** BEGIN TEXT SECTION **
Imagine a cell phone battery that charges with every step you take or a spacesuit that uses astronauts' expended energy to run the suit's electronics. A team of college students conducting NASA research on this innovative use of nanotechnology took their research to new heights. The team, comprising Hannah Clevenson, Olivia Lenz and Tanya Miracle, flew an experiment related to their nanotechnology research on a NASA reduced-gravity flight.
The Reduced Gravity Student Flight Opportunities Program at NASA's Johnson Space Center in Houston offers teams of undergraduate students the opportunity to propose, design, fabricate and fly experiments on a special reduced-gravity aircraft. The airplane makes a series of steep climbs followed by steep dives, called parabolic arcs, resulting in short periods of reduced gravity.
The team's experiment investigated the properties of zinc oxide nanowires produced in microgravity conditions and compared the results with the properties of zinc oxide nanowires produced in the laboratory. In particular, the team was interested in the effects of reduced-gravity on the morphology of the samples.
** END TEXT SECTION **
WHAT IS NEEDED: Update the passage above on the student nanowire experiment: write it out again starting with "The team's experiment" and going on through "of the samples.", putting "surface structure" wherever "morphology" appears.
** BEGIN GIVEN ENTRIES **
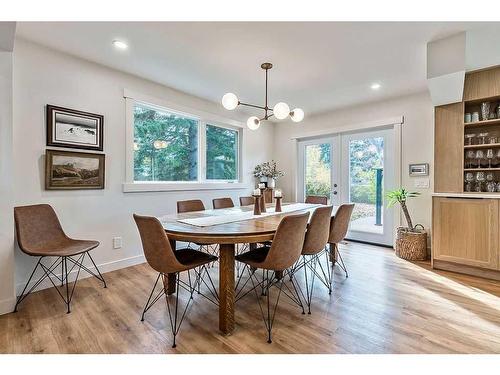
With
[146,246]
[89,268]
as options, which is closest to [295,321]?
[146,246]

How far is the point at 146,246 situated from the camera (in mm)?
1842

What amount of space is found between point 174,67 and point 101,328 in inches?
105

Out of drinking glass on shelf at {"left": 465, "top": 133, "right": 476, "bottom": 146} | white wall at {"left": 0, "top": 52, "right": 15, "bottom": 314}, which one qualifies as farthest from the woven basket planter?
white wall at {"left": 0, "top": 52, "right": 15, "bottom": 314}

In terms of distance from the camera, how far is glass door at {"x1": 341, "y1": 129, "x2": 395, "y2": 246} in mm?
4219

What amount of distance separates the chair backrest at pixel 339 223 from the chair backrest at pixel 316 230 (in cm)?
39

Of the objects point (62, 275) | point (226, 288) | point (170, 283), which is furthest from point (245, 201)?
point (62, 275)

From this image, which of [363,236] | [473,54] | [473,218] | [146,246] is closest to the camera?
[146,246]

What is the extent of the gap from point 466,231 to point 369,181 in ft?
5.30

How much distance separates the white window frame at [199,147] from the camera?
3.25 m

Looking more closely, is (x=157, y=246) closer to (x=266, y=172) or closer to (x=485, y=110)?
(x=266, y=172)

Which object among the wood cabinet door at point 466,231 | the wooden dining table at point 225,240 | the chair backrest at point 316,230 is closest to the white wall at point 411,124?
the wood cabinet door at point 466,231

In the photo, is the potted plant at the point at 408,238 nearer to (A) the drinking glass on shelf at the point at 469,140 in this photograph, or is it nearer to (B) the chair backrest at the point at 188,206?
(A) the drinking glass on shelf at the point at 469,140
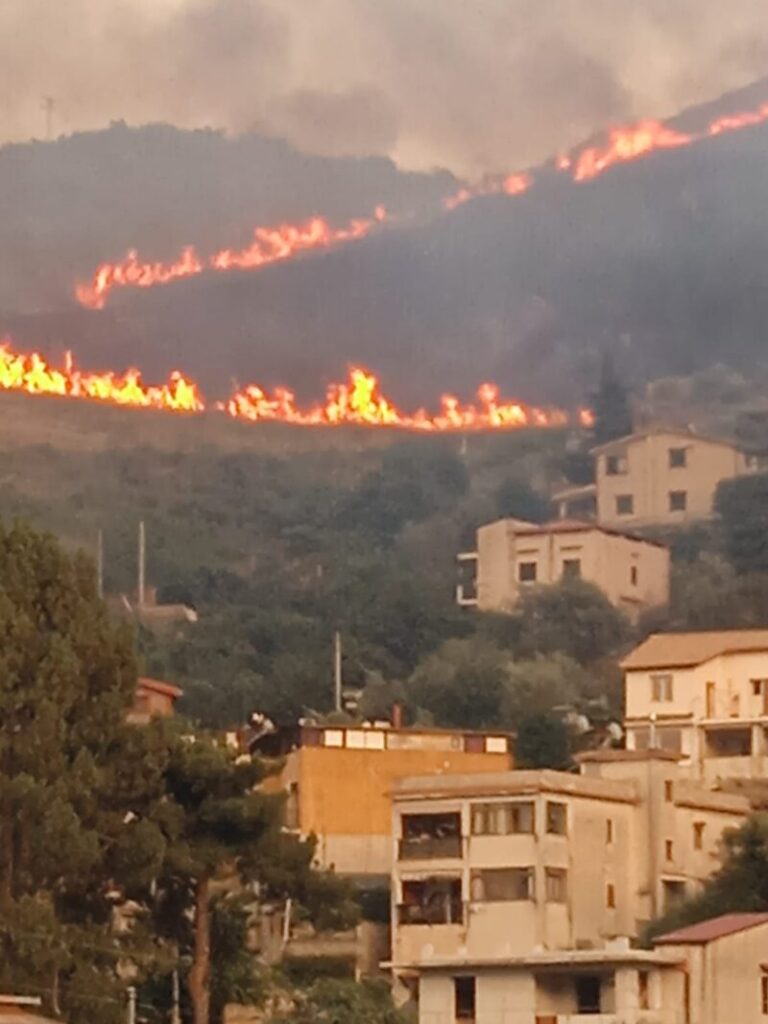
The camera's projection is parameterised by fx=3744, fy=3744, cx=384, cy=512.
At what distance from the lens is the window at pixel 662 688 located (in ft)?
269

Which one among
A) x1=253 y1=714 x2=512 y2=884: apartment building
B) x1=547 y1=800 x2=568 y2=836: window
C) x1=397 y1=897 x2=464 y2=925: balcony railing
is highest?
x1=253 y1=714 x2=512 y2=884: apartment building

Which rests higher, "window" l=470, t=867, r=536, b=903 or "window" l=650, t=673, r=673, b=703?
"window" l=650, t=673, r=673, b=703

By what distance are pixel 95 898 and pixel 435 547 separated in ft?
280

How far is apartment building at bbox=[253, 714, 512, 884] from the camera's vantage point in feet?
244

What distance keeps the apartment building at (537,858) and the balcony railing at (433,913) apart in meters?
0.02

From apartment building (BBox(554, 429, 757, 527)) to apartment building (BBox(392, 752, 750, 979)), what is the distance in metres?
63.3

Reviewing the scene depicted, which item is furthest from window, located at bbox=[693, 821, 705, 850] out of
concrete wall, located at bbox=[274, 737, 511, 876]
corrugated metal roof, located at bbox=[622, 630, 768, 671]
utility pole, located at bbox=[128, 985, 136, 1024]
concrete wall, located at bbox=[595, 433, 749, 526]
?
concrete wall, located at bbox=[595, 433, 749, 526]

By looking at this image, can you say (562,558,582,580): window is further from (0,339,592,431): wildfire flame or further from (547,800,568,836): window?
(0,339,592,431): wildfire flame

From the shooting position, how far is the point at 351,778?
76.0 m

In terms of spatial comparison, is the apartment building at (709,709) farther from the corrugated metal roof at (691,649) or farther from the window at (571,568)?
the window at (571,568)

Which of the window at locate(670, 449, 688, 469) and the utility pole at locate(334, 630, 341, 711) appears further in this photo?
the window at locate(670, 449, 688, 469)

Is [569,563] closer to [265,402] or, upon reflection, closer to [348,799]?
[348,799]

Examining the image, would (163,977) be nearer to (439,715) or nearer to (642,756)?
(642,756)

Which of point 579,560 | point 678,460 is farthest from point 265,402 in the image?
point 579,560
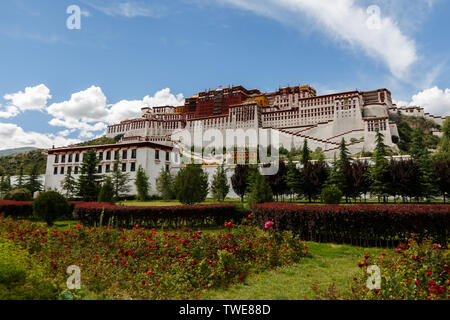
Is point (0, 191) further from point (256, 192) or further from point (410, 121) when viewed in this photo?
point (410, 121)

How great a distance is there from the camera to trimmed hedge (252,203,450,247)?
7746 mm

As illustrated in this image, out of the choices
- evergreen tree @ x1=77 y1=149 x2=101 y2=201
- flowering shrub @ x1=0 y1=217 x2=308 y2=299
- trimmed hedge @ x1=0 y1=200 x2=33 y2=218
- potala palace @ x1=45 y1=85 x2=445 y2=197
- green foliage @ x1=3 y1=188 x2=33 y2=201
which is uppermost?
potala palace @ x1=45 y1=85 x2=445 y2=197

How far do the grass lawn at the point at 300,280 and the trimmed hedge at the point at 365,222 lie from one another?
96 cm

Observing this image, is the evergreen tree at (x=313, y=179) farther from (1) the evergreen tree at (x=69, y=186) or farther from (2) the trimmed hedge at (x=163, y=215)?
(1) the evergreen tree at (x=69, y=186)

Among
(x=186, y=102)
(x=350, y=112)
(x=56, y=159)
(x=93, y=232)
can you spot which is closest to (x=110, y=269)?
(x=93, y=232)

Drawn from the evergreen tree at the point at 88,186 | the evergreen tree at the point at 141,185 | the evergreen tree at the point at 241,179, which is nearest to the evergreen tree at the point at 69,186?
the evergreen tree at the point at 88,186

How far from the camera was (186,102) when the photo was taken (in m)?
100

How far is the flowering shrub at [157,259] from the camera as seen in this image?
4906 mm

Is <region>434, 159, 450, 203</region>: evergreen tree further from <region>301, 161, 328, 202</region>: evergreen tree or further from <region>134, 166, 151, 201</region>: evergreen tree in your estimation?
<region>134, 166, 151, 201</region>: evergreen tree

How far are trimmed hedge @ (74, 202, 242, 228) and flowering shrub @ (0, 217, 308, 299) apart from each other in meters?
4.67

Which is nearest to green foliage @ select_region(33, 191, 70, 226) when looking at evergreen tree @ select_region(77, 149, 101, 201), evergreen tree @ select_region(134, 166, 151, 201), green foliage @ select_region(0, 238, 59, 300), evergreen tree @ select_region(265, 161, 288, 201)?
green foliage @ select_region(0, 238, 59, 300)

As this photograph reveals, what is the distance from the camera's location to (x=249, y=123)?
8019cm
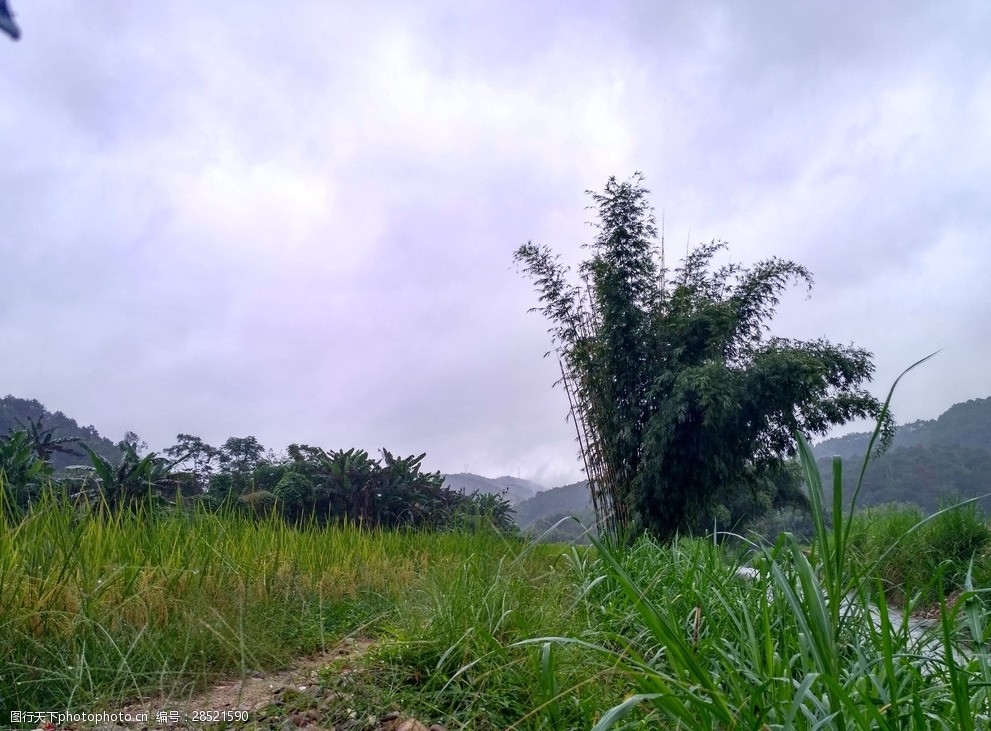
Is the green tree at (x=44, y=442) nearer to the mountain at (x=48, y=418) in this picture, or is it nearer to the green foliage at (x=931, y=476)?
the mountain at (x=48, y=418)

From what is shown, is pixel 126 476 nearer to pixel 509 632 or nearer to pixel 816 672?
pixel 509 632

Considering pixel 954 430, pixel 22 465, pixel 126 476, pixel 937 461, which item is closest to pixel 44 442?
pixel 22 465

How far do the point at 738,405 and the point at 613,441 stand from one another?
5.13ft

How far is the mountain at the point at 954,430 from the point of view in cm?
800

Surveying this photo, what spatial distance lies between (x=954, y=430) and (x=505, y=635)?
28.4 feet

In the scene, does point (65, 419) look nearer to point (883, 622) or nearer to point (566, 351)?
point (566, 351)

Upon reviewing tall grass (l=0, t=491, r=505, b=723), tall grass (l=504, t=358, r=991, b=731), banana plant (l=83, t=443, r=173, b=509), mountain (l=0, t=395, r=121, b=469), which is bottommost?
tall grass (l=504, t=358, r=991, b=731)

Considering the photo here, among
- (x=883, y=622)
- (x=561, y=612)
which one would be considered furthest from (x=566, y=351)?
(x=883, y=622)

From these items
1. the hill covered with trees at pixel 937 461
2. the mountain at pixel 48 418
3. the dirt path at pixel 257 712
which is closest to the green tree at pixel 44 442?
the mountain at pixel 48 418

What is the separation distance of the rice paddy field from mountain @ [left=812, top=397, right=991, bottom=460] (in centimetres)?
587

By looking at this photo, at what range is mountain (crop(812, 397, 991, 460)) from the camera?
26.2ft

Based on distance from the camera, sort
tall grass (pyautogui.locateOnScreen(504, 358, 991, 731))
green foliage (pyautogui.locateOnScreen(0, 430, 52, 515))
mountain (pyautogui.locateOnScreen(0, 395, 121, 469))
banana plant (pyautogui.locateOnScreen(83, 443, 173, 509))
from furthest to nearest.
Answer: mountain (pyautogui.locateOnScreen(0, 395, 121, 469))
banana plant (pyautogui.locateOnScreen(83, 443, 173, 509))
green foliage (pyautogui.locateOnScreen(0, 430, 52, 515))
tall grass (pyautogui.locateOnScreen(504, 358, 991, 731))

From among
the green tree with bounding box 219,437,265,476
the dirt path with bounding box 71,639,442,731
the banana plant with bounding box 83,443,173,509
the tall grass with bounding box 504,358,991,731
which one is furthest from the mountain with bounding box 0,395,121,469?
the tall grass with bounding box 504,358,991,731

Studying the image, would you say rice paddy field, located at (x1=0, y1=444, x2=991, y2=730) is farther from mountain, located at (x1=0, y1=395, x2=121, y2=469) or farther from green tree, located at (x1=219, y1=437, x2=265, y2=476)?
mountain, located at (x1=0, y1=395, x2=121, y2=469)
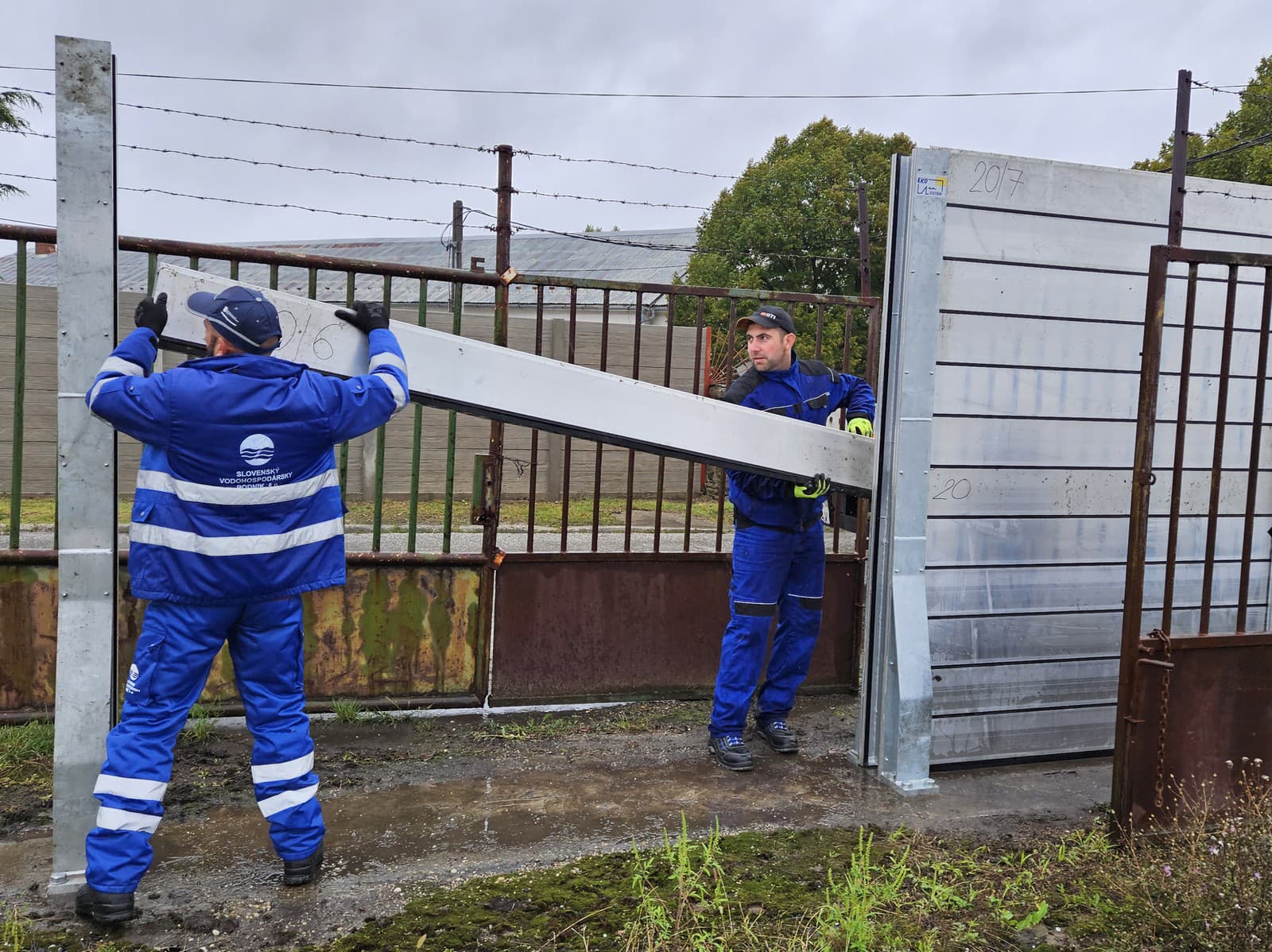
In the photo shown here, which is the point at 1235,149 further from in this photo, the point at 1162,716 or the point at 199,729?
the point at 199,729

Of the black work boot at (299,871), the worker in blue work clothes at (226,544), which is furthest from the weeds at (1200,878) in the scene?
the worker in blue work clothes at (226,544)

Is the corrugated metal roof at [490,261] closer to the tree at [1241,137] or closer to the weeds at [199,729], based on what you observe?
the tree at [1241,137]

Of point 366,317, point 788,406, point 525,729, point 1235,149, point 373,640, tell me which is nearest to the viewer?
point 366,317

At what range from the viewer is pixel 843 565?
5.75 m

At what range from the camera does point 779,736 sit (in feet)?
15.7

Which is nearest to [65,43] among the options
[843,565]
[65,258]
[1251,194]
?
[65,258]

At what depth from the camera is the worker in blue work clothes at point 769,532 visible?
458 centimetres

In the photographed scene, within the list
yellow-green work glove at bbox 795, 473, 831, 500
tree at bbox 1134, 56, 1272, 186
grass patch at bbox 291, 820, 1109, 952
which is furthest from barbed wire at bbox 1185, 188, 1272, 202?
tree at bbox 1134, 56, 1272, 186

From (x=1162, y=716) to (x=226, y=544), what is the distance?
330 centimetres

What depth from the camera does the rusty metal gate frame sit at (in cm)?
359

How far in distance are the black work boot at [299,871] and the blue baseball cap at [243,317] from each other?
1.65 meters

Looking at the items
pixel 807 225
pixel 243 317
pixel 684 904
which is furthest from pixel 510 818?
pixel 807 225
** END GIVEN ENTRIES **
REPLY TO THE TASK:
The team's experiment investigated the properties of zinc oxide nanowires produced in microgravity conditions and compared the results with the properties of zinc oxide nanowires produced in the laboratory. In particular, the team was interested in the effects of reduced-gravity on the surface structure of the samples.